Task to carry out:
Each record is to be repeated exactly as it stands below.

Supplied data:
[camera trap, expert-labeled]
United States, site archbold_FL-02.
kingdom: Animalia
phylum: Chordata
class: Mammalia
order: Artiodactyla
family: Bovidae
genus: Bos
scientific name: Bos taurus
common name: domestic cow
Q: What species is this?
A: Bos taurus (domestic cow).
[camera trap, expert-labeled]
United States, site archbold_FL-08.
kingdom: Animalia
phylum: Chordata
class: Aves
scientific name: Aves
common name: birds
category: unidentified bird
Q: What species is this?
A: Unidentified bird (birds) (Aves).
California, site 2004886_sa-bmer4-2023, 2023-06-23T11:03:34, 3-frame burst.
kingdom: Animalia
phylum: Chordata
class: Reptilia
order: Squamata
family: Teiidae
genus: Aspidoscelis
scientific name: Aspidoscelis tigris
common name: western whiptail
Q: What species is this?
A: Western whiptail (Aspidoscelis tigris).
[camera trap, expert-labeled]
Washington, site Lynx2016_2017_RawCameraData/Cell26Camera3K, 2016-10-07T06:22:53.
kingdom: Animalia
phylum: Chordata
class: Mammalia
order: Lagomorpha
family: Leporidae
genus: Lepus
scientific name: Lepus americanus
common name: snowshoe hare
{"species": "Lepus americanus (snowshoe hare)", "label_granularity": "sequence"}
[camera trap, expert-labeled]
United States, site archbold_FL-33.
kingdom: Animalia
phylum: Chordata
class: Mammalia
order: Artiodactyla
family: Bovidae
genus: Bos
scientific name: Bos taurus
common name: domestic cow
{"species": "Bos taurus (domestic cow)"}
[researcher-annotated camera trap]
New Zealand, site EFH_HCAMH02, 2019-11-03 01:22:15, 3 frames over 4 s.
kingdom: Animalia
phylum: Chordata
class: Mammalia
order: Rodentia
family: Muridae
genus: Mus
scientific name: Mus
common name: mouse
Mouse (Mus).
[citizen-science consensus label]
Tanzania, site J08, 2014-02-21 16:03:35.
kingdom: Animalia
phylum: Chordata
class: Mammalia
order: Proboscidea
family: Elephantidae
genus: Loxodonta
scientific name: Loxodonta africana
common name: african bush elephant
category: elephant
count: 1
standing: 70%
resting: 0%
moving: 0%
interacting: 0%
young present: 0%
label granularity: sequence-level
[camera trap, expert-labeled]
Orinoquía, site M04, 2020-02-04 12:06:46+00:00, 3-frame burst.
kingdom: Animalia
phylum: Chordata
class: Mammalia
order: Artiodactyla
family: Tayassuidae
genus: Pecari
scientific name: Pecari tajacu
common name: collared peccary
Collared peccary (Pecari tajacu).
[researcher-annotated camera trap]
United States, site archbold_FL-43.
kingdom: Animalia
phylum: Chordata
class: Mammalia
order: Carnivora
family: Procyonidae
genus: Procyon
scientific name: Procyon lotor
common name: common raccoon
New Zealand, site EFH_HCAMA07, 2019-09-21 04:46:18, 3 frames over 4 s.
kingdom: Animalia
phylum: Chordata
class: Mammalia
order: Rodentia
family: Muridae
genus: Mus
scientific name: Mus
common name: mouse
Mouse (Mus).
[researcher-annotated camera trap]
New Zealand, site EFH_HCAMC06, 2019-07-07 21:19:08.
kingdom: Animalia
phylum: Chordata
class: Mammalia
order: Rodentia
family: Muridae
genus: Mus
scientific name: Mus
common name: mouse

Result:
[camera trap, expert-labeled]
United States, site archbold_FL-02.
kingdom: Animalia
phylum: Chordata
class: Mammalia
order: Artiodactyla
family: Bovidae
genus: Bos
scientific name: Bos taurus
common name: domestic cow
Q: What species is this?
A: Bos taurus (domestic cow).
[camera trap, expert-labeled]
United States, site archbold_FL-08.
kingdom: Animalia
phylum: Chordata
class: Aves
scientific name: Aves
common name: birds
category: unidentified bird
Q: What species is this?
A: Unidentified bird (birds) (Aves).
California, site 2004886_sa-bmer4-2023, 2023-06-23T11:03:34, 3-frame burst.
kingdom: Animalia
phylum: Chordata
class: Reptilia
order: Squamata
family: Teiidae
genus: Aspidoscelis
scientific name: Aspidoscelis tigris
common name: western whiptail
Q: What species is this?
A: Western whiptail (Aspidoscelis tigris).
[camera trap, expert-labeled]
Washington, site Lynx2016_2017_RawCameraData/Cell26Camera3K, 2016-10-07T06:22:53.
kingdom: Animalia
phylum: Chordata
class: Mammalia
order: Lagomorpha
family: Leporidae
genus: Lepus
scientific name: Lepus americanus
common name: snowshoe hare
{"species": "Lepus americanus (snowshoe hare)", "label_granularity": "sequence"}
[camera trap, expert-labeled]
United States, site archbold_FL-33.
kingdom: Animalia
phylum: Chordata
class: Mammalia
order: Artiodactyla
family: Bovidae
genus: Bos
scientific name: Bos taurus
common name: domestic cow
{"species": "Bos taurus (domestic cow)"}
[researcher-annotated camera trap]
New Zealand, site EFH_HCAMH02, 2019-11-03 01:22:15, 3 frames over 4 s.
kingdom: Animalia
phylum: Chordata
class: Mammalia
order: Rodentia
family: Muridae
genus: Mus
scientific name: Mus
common name: mouse
Mouse (Mus).
[citizen-science consensus label]
Tanzania, site J08, 2014-02-21 16:03:35.
kingdom: Animalia
phylum: Chordata
class: Mammalia
order: Proboscidea
family: Elephantidae
genus: Loxodonta
scientific name: Loxodonta africana
common name: african bush elephant
category: elephant
count: 1
standing: 70%
resting: 0%
moving: 0%
interacting: 0%
young present: 0%
label granularity: sequence-level
[camera trap, expert-labeled]
Orinoquía, site M04, 2020-02-04 12:06:46+00:00, 3-frame burst.
kingdom: Animalia
phylum: Chordata
class: Mammalia
order: Artiodactyla
family: Tayassuidae
genus: Pecari
scientific name: Pecari tajacu
common name: collared peccary
Collared peccary (Pecari tajacu).
[researcher-annotated camera trap]
United States, site archbold_FL-43.
kingdom: Animalia
phylum: Chordata
class: Mammalia
order: Carnivora
family: Procyonidae
genus: Procyon
scientific name: Procyon lotor
common name: common raccoon
New Zealand, site EFH_HCAMA07, 2019-09-21 04:46:18, 3 frames over 4 s.
kingdom: Animalia
phylum: Chordata
class: Mammalia
order: Rodentia
family: Muridae
genus: Mus
scientific name: Mus
common name: mouse
Mouse (Mus).
[researcher-annotated camera trap]
New Zealand, site EFH_HCAMC06, 2019-07-07 21:19:08.
kingdom: Animalia
phylum: Chordata
class: Mammalia
order: Rodentia
family: Muridae
genus: Mus
scientific name: Mus
common name: mouse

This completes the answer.